Although linkage studies are often considered to have low statistical power, many disease variants have been identified through linkage analysis, such as the BRCA1 and BRCA2 genes for breast cancer and RBFOX1 for BP [48, 49]. We used LOD score > 3, the initial proposal by Morton [25], as our genome-wide significance level corresponding to a principled posterior probability of linkage of 95 percent (Ott 1991 [26], p.66). Our linkage peak on chromosome 1 with LOD = 3.8 is also well above the threshold of 3.3 suggested by Lander and Kruglyak [50]. The linkage evidence at this region has been replicated multiple times in independent studies [30, 32, 33, 39]. We further calculated statistical power. The power to achieve a LOD score of 3.0 is 49.5% for a multiple point linkage analysis assuming a model with 5% quantitative trait loci (QTL) additive variance, 60% residual shared variance, no recombination between marker and the QTL, and a sample size of 4394 with sibship size 3 (the average sibship size of FBPP). However, the FBPP study was designed to enrich for families with HTN genes by over-sampling high BP family members such that our power could be underestimated.

Linkage analysis is not affected by allelic heterogeneity but association analysis is. Thus a reasonable hypothesis is that the observed significant linkage evidence on chromosome 1 is driven by multiple low frequency or rare variants, which is the focus of our study. In addition, we calculated the BP variation explained by common variants across the genome using the summary statistics from the large BP GWAS study in ICBP [36]. The estimated variation explained by common variants is between 11.62 and 12.13%, which is much lower than the heritability estimated from family data (~35% [5]). Thus, our hypothesis that the linkage peak is driven by multiple low frequency or rare variants is reasonable.

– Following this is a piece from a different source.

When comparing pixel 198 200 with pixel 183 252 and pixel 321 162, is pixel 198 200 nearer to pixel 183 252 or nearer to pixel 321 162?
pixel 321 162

In conclusion, our linkage analysis identified a genome wide significant region on 1q31 harboring PP variants. Follow-up association revealed multiple exonic variants in this region contributing the observed linkage evidence and the association evidence was replicable in independent cohorts. Association analysis and pathway analysis further identified multiple genes, ASTN1, SEC16B, C1orf49, FMO1, FMO2, and FMO3 are associated with PP. Beyond producing new insights into BP, we demonstrate how family-based linkage and association studies can implicate specific rare and low frequency variants for complex traits.